Manage data without specialized skills.
No need to outsource anything. You know what you need from your data, and you can do it yourself. SAS Data Loader for Hadoop makes it easy for business users or data scientists to perform big data integration, data quality and data preparation tasks without writing complex MapReduce code or asking for outside help.
Improve scalability and performance.
While business users appreciate the solution for its ease of use, data scientists and SAS coders like how it improves speed, efficiency and agility. A code accelerator makes it possible to run code in parallel on the Hadoop cluster for faster performance. Plus, you can improve data quality and implement data profiling without moving your data.
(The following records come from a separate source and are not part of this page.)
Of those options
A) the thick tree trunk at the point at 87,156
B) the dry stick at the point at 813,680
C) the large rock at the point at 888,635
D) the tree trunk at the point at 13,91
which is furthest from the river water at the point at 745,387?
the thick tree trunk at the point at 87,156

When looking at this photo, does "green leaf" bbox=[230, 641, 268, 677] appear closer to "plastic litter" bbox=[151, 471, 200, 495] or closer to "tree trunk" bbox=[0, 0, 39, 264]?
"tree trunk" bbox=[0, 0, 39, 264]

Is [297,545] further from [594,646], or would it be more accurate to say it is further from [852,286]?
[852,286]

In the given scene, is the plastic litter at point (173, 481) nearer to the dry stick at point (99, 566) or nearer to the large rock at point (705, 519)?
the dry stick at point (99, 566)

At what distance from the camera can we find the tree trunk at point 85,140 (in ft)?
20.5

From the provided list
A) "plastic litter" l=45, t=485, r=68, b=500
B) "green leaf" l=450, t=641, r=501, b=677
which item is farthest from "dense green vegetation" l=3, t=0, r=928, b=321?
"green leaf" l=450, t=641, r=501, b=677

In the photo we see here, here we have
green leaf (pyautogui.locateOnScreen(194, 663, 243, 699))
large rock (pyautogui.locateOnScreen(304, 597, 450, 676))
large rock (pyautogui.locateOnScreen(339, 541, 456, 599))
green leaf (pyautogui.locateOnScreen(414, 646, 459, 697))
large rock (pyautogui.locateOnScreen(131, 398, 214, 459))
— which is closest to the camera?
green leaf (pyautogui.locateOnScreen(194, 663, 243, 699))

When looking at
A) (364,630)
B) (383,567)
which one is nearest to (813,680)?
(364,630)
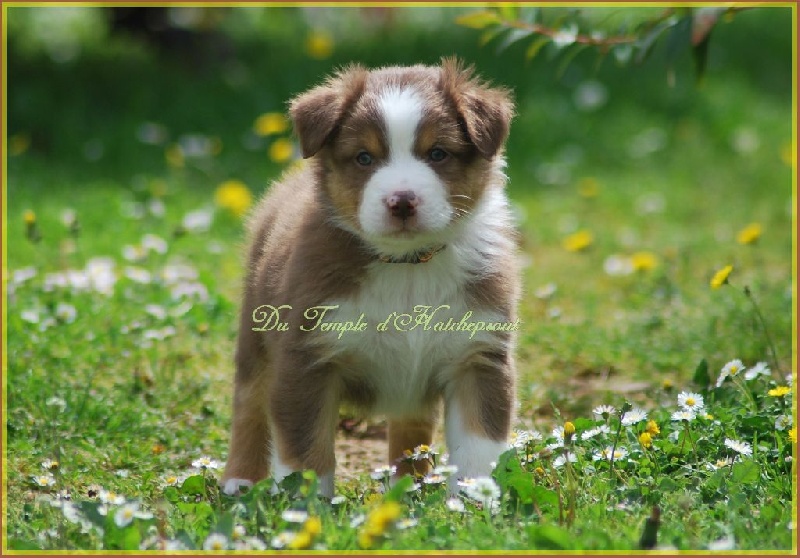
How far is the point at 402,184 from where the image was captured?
11.4 feet

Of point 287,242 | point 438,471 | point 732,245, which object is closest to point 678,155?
point 732,245

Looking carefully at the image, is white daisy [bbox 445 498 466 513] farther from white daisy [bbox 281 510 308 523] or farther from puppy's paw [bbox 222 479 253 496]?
puppy's paw [bbox 222 479 253 496]

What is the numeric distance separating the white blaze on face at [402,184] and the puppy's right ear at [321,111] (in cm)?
15

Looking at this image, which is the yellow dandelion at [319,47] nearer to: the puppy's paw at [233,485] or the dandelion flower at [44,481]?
the puppy's paw at [233,485]

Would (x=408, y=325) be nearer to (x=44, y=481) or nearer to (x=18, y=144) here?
(x=44, y=481)

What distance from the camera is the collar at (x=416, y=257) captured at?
376cm

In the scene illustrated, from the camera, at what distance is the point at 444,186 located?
11.8ft

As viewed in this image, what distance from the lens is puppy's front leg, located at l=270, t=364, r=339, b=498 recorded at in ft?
11.9

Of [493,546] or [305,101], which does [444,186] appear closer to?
[305,101]

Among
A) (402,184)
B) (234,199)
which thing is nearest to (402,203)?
(402,184)

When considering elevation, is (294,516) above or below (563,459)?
below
Free up IT for more technical tasks.
When the data scientists on your team are weighed down with basic data management duties, their advanced skills go underused – and business takes a hit. SAS Data Loader for Hadoop frees up IT to focus on making your systems better, faster and more powerful.
Derive more value from your big data.
It’s easy to load data from relational data sources or SAS data sets to and from Hadoop – and put your big data to work. There are endless opportunities for advanced analytics and other technologies that have the potential to transform your organization.
SAS data expert Matt Magne explains how SAS Data Loader for Hadoop tackles the Hadoop skills shortage and empowers you to prepare, integrate and cleanse big data.
- Intuitive user interface. Easily access, transform and manage data stored in Hadoop with one web-based interface that reduces training requirements.
- Purpose-built to load data to and from Hadoop. Built from the ground up to manage big data on Hadoop; not repurposed from existing IT-focused tools.
- Big data quality and profiling. With directives that include casing, gender analysis, pattern analysis and field extraction – plus profiling that runs in-parallel on the Hadoop cluster for better performance – data will be accurate and ready for action.
- Big data integration. Import data from CSV and other delimited files into Hadoop. Plus, you can run HiveQL commands and delete rows on Hadoop tables.
- In-memory analytics server. Load data in memory to prepare it for high-performance reporting, visualization or analytics.
- In-cluster code and data quality execution. Execute analytics and data quality processing within Hadoop for fast, budget-friendly results. Minimize data movement for increased scalability, governance and performance.
- Improved security. SAS Data Loader for Hadoop supports Active Directory and Lightweight Directory Access Protocol for user authorization.